La stessa emergenza legata al Covid ha contribuito al peggioramento delle già critiche relazioni diplomatiche tra Stati Uniti e Cina. A riguardo c’è chi parla di strisciante “Nuova Guerra Fredda” e, inoltre, anche la stessa Italia risulta essere al centro della contesa sino-statunitense da alcuni anni, specialmente a causa degli accordi per la Nuova Via Della Seta e la questione del 5G.Come reputi la stessa posizione dell’Italia in questo scenario e, al contempo, consideri la questione degli aiuti anti-Coronavirus centrale in ciò?
Gli aiuti sono stati l’immagine plastica di una guerra ben più profonda e che va avanti da anni, non da ieri. Lo scontro in Italia si è visto già l’anno scorso con la firma da parte dell’allora governo giallo-verde del Memorandum sulla Nuova Via della Seta.
È stato quello il vero momento di frizione tra Roma e Washington, ben più degli aiuti umanitari, che invece sono un tema di ordine diplomatico e propagandistico.

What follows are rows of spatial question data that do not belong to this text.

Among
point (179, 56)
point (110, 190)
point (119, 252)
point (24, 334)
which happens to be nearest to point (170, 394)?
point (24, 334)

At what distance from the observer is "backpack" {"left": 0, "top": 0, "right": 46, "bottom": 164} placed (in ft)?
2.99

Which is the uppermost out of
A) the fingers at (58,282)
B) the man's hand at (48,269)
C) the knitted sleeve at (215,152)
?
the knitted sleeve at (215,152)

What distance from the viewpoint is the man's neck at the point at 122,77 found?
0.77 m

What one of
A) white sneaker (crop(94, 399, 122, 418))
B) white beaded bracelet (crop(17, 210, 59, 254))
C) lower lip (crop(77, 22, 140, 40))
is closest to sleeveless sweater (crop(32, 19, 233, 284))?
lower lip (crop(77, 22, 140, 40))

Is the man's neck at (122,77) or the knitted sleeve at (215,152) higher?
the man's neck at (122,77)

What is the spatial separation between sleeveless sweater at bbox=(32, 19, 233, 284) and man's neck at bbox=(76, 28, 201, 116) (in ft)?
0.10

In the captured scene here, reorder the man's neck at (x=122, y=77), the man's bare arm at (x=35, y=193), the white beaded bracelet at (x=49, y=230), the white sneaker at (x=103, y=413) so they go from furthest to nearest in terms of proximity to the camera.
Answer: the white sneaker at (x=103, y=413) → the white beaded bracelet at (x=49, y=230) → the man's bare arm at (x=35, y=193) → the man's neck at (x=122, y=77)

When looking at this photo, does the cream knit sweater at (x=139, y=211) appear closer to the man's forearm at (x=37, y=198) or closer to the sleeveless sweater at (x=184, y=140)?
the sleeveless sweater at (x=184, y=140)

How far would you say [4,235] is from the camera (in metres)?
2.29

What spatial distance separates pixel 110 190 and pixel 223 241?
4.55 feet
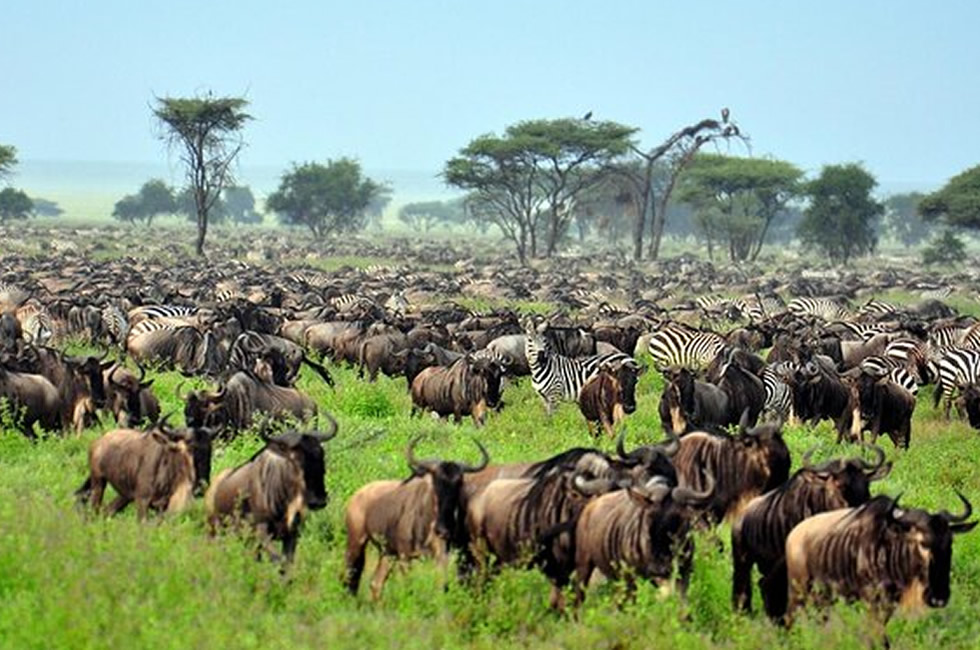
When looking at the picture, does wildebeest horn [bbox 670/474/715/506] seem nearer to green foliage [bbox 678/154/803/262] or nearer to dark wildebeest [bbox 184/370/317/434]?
dark wildebeest [bbox 184/370/317/434]

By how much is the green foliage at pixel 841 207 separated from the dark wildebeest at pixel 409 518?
190 ft

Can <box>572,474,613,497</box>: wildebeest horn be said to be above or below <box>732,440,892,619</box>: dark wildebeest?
above

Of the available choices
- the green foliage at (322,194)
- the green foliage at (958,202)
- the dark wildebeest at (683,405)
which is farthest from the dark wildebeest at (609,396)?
the green foliage at (322,194)

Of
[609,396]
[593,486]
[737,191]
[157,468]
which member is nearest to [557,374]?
[609,396]

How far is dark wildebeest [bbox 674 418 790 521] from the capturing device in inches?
379

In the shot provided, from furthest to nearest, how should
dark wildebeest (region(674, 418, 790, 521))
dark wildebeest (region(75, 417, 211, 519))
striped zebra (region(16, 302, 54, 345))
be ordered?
1. striped zebra (region(16, 302, 54, 345))
2. dark wildebeest (region(674, 418, 790, 521))
3. dark wildebeest (region(75, 417, 211, 519))

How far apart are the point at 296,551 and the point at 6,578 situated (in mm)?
1917

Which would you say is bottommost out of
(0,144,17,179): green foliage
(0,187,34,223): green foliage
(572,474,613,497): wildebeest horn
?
(572,474,613,497): wildebeest horn

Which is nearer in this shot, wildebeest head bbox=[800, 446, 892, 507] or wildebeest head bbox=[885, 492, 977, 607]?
wildebeest head bbox=[885, 492, 977, 607]

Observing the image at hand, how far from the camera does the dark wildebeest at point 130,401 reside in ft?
41.4

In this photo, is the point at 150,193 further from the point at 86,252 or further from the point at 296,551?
the point at 296,551

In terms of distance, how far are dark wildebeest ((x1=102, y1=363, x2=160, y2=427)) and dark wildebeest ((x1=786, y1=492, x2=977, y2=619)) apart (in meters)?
7.00

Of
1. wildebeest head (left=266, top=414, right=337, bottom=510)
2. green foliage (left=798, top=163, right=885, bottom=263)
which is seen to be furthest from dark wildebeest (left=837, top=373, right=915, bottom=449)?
green foliage (left=798, top=163, right=885, bottom=263)

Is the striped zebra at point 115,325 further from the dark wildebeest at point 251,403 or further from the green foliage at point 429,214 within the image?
the green foliage at point 429,214
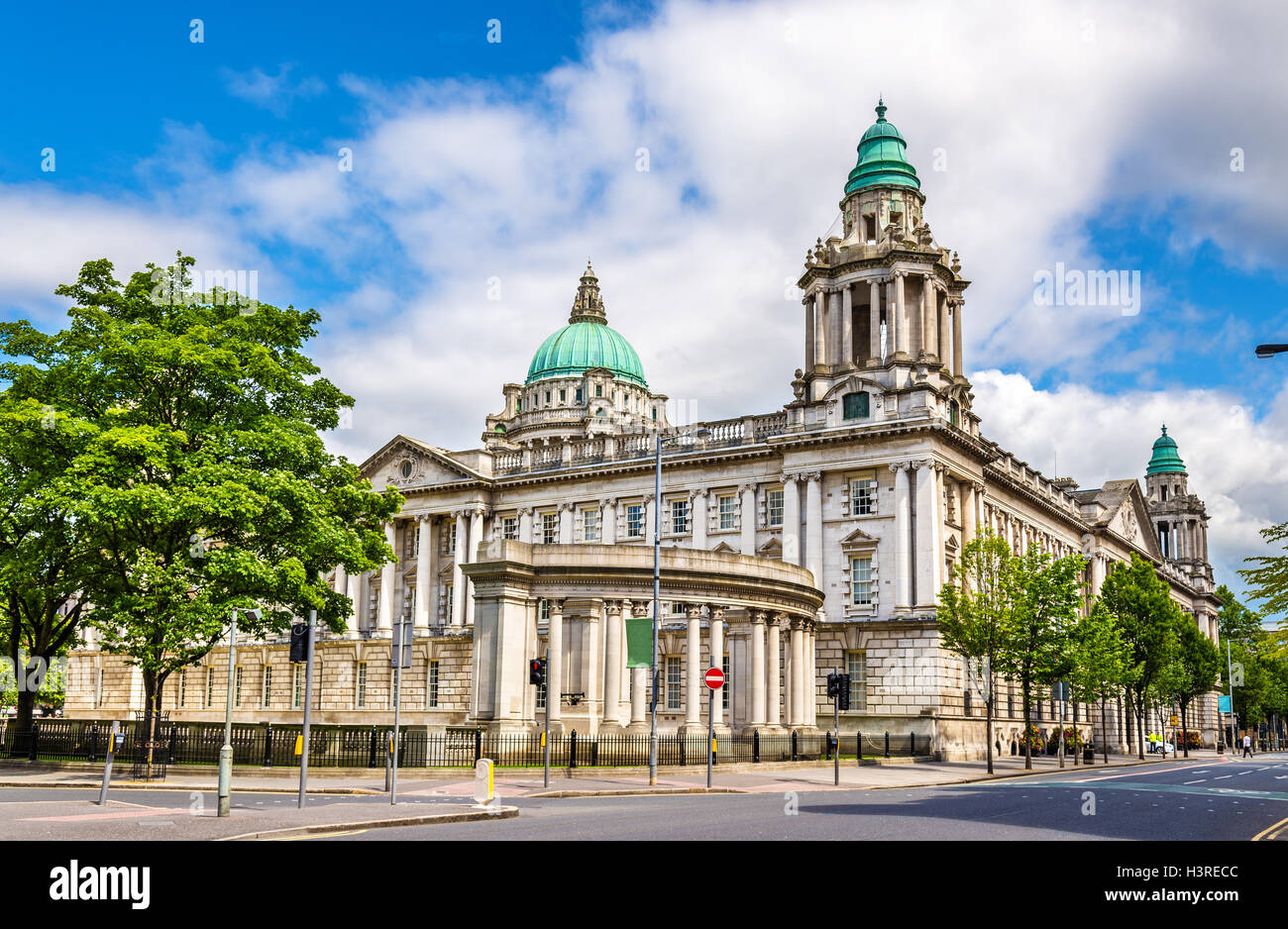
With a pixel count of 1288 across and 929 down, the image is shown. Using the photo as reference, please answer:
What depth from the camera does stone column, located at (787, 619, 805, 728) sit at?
146 ft

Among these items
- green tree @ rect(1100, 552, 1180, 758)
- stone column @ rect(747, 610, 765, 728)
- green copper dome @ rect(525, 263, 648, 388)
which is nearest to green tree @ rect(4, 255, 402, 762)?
stone column @ rect(747, 610, 765, 728)

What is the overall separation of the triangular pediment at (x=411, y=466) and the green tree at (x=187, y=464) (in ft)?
121

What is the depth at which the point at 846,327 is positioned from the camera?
64.4 metres

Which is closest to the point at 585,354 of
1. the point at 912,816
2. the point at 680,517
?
the point at 680,517

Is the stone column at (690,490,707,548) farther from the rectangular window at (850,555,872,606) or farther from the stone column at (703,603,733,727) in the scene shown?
the stone column at (703,603,733,727)

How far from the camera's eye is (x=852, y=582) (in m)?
59.2

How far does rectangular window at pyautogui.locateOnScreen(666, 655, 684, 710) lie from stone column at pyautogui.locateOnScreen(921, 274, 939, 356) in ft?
68.3

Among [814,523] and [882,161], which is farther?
[882,161]

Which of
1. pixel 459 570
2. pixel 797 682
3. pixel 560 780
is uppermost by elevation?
pixel 459 570

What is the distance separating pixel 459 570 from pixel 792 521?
2206 cm

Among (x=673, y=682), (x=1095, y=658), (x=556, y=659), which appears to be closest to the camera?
(x=556, y=659)

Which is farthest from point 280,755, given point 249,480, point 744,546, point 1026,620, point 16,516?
point 744,546

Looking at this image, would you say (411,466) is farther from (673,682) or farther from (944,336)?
(944,336)
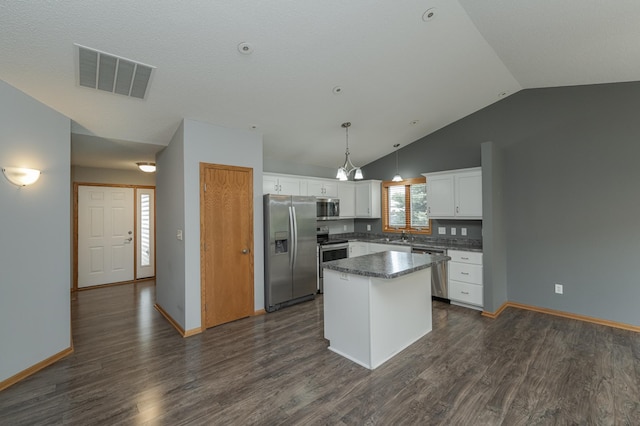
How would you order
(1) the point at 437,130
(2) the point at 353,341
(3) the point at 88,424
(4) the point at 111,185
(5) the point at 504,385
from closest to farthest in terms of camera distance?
1. (3) the point at 88,424
2. (5) the point at 504,385
3. (2) the point at 353,341
4. (1) the point at 437,130
5. (4) the point at 111,185

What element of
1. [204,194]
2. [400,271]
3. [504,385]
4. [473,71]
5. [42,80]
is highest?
[473,71]

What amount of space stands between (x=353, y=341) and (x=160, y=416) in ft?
5.62

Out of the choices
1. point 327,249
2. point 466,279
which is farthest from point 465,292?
point 327,249

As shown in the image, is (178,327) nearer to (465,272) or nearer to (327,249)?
(327,249)

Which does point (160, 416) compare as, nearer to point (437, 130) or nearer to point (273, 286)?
point (273, 286)

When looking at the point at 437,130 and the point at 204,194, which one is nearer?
the point at 204,194

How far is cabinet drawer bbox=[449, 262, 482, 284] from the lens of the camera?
4.16 m

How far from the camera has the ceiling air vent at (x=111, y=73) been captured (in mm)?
2359

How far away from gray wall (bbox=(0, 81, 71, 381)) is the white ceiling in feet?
0.89

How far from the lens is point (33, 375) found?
2.61 m

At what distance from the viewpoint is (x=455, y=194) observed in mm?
4617

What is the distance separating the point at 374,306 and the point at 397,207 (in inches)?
141

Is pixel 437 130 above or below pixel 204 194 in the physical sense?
above

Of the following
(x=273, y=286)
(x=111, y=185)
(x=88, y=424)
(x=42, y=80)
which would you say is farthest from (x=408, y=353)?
(x=111, y=185)
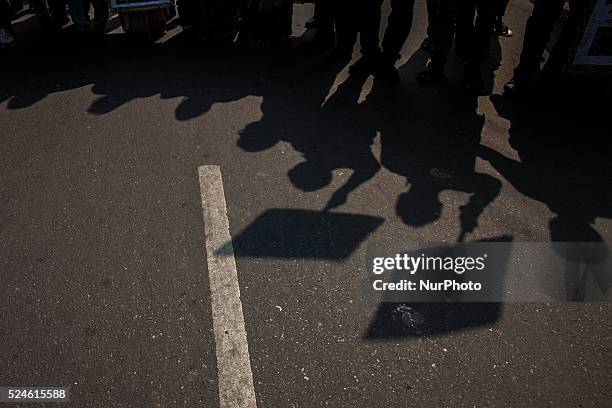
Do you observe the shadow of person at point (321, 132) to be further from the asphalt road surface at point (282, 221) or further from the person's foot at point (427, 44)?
the person's foot at point (427, 44)

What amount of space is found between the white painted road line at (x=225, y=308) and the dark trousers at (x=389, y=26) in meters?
2.96

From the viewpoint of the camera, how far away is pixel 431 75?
5277mm

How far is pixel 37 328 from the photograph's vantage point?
Result: 2.56 m

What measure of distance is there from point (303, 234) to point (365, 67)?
320 cm

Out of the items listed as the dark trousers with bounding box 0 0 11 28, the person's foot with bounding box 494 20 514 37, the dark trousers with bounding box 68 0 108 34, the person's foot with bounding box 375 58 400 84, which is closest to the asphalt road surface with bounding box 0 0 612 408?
the person's foot with bounding box 375 58 400 84

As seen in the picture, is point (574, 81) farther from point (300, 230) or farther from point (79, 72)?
point (79, 72)

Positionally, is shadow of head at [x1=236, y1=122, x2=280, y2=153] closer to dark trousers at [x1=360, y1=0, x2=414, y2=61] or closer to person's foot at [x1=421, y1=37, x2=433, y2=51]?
dark trousers at [x1=360, y1=0, x2=414, y2=61]

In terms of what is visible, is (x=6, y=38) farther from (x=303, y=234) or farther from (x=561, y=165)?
(x=561, y=165)

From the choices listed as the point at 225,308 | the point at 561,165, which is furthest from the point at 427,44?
the point at 225,308

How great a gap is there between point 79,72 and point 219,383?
4.82 metres

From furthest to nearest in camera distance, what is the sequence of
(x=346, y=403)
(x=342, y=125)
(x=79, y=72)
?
(x=79, y=72), (x=342, y=125), (x=346, y=403)

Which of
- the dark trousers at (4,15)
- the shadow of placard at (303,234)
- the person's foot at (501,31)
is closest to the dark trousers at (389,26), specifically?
the person's foot at (501,31)

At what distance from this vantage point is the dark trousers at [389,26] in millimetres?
4840

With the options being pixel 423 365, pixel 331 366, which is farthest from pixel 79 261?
pixel 423 365
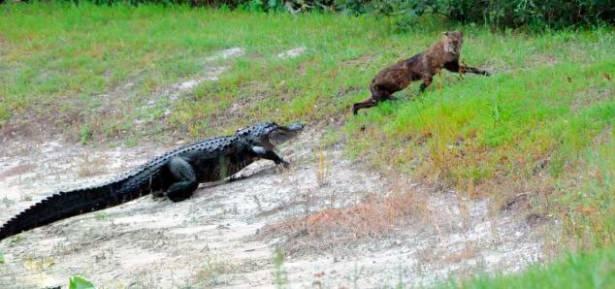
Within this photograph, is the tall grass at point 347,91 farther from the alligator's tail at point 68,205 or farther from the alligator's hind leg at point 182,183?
the alligator's tail at point 68,205

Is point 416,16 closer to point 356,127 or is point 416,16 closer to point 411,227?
point 356,127

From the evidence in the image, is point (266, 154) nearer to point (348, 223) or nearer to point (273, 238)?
point (273, 238)

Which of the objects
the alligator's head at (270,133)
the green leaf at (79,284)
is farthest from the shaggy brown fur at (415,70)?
the green leaf at (79,284)

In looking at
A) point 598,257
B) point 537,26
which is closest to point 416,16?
point 537,26

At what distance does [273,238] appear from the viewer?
32.8 feet

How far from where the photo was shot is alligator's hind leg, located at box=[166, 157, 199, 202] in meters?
12.2

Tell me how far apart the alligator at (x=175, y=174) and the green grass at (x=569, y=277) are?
591 cm

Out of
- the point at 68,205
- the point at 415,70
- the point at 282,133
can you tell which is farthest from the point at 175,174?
the point at 415,70

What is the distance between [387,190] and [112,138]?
5.60 meters

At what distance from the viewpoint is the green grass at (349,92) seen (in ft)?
33.3

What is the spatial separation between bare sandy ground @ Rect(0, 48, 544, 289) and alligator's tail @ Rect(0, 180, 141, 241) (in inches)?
5.1

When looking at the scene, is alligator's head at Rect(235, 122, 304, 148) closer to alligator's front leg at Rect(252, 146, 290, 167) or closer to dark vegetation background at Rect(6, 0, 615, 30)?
alligator's front leg at Rect(252, 146, 290, 167)

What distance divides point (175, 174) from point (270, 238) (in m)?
2.48

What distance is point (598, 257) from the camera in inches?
239
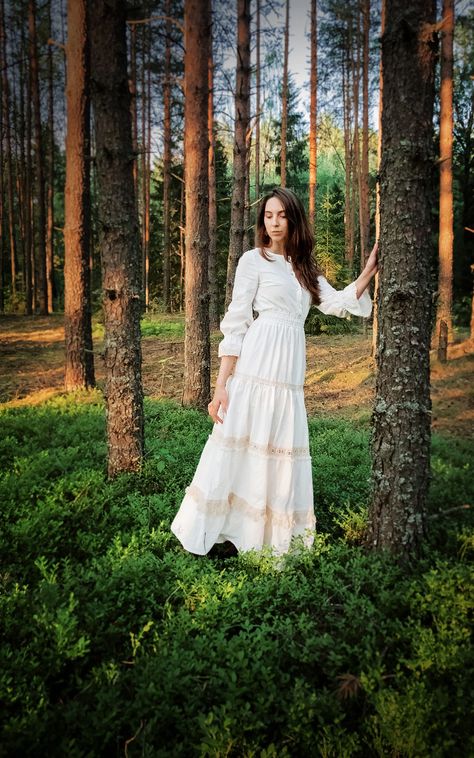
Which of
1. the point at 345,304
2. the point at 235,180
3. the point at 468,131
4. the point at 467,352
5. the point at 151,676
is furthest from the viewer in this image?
the point at 468,131

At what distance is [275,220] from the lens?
3.43 meters

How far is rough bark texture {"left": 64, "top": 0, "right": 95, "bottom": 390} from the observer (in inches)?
309

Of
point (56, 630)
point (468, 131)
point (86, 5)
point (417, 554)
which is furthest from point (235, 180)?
point (468, 131)

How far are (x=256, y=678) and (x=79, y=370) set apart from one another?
6964 mm

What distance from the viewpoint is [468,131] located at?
66.6 feet

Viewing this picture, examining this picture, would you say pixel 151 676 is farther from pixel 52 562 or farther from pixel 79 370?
pixel 79 370

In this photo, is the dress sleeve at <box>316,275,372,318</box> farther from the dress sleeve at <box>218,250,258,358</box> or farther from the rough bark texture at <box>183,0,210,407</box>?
the rough bark texture at <box>183,0,210,407</box>

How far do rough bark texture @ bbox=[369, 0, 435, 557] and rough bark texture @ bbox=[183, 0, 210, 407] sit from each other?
4.66 m

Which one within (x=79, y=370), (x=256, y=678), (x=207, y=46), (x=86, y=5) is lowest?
(x=256, y=678)

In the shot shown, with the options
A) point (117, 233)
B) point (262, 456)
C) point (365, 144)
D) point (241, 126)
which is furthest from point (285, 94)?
point (262, 456)

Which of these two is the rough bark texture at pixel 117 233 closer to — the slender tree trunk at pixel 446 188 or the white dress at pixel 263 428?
the white dress at pixel 263 428

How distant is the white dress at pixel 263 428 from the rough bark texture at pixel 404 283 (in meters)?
0.46

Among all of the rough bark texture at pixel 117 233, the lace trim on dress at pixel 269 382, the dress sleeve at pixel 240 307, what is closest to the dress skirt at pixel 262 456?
the lace trim on dress at pixel 269 382

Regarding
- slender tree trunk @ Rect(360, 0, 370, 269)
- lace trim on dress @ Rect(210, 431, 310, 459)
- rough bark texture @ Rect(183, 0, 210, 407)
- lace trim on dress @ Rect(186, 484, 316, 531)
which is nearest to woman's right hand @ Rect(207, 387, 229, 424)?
lace trim on dress @ Rect(210, 431, 310, 459)
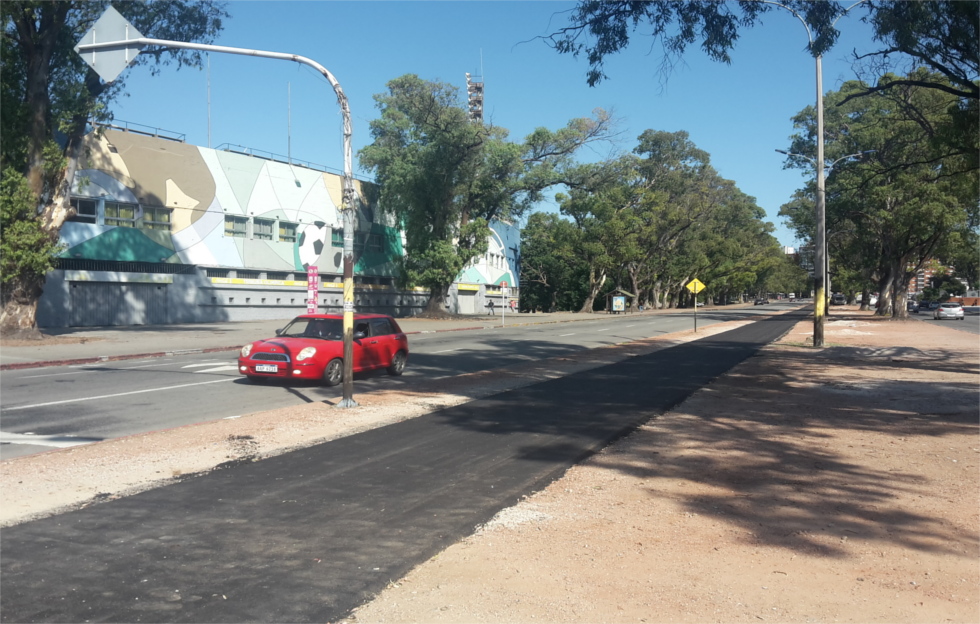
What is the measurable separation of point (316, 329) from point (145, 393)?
3400 millimetres

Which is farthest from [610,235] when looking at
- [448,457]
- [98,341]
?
[448,457]

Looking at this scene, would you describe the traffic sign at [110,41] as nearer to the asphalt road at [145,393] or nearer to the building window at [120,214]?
the asphalt road at [145,393]

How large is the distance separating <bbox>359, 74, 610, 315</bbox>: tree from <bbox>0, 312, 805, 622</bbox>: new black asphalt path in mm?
35881

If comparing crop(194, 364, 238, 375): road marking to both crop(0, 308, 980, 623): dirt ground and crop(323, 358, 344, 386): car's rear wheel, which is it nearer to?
crop(323, 358, 344, 386): car's rear wheel

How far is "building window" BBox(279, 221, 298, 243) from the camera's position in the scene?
4294 centimetres

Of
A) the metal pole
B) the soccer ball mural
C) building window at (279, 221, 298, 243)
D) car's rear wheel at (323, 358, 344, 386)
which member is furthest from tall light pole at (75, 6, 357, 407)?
the soccer ball mural

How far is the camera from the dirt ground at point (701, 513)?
454 centimetres

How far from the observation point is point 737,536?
5.72m

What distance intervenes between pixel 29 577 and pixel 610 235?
65.4 m

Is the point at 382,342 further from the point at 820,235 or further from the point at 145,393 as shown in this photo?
the point at 820,235

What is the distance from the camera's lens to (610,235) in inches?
2689

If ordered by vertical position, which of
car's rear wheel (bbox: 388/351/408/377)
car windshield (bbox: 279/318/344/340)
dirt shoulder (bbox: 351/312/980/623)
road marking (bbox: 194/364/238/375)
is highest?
car windshield (bbox: 279/318/344/340)

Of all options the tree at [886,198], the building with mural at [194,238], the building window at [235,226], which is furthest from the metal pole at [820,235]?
the building window at [235,226]

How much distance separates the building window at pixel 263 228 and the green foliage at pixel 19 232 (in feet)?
56.9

Passando alla Russia, come ritieni possa evolvere il suo ruolo nell’ambito della crisi
Cina-Stati Uniti ? Inoltre, reputi possibile un ipotetico riavvicinamento con la Turchia in
funzione anti-UE e anti-NATO o diversamente, essendo comunque la Turchia un
importante paese dell’Alleanza Atlantica, pensi che le relazioni russo-turche possano
diventare maggiormente conflittuali ?
La Russia gioca una partita molto complessa. Da un lato ha nell’Asia (e nella Cina) mercati enormi in cui vendere gas e petrolio e scambiare tecnologie. Dall’altro lato non ha una visione strategica perfettamente in linea con quella di Pechino e gli Usa possono servire come limite all’espansionismo cinese, soprattutto in Asia centrale e Africa.
Sul fronte turco, Mosca ha chiaramente interesse ad avere una Turchia vicina: controlla il Bosforo che è essenziale per avere accesso al Mediterraneo, ha un ruolo fondamentale in Medio Oriente e Africa ed è una porta d’accesso del proprio gas verso l’Europa in alternativa alla turbolente Europa orientale.
Ma è sempre un Paese Nato: elemento che non va ami sottovalutato nella partita dell’intelligence internazionale. Diciamo che ora nessuno ha interesse ha farsi una guerra, ma le cose cambiano in fretta.
Tornando al Coronavirus, come valuti l’iniziale reazione dell’establishment politico e economico/finanziario occidentale? Pensi che ci siano stati dei colpevoli ritardi nell’affrontare l’emergenza e che, d’altro canto, siano stati commessi errori parzialmente evitabili?
Di errori ce ne sono stati moltissimi, dalla prima sottovalutazione (con una Oms responsabile) all’eccesso successivo scatenando una vera ondata di panico. Difficile valutare ora che siamo in piena emergenza.
Chiaro che i governi si siano trovati di fronte a una sfida nuova: ma tutti gli Stati occidentali avevano piani pandemici e tutti hanno ricevuto in questi anni allarmi continui sulla possibilità dell’avvento di una pandemia (anche espressamente di un coronavirus).
La prova è stata evidentemente non superata dalle classi politiche Dal punto di vista economico bisognerà vedere nei prossimi mesi, per ora la crisi è alle porte e il mondo appare ancora poco consapevole del possibilmente cambiamento generale, a partire dall’avvento del digitale e della nuova globalizzazione che vede la riscoperta della realtà nazionale per le aziende strategiche.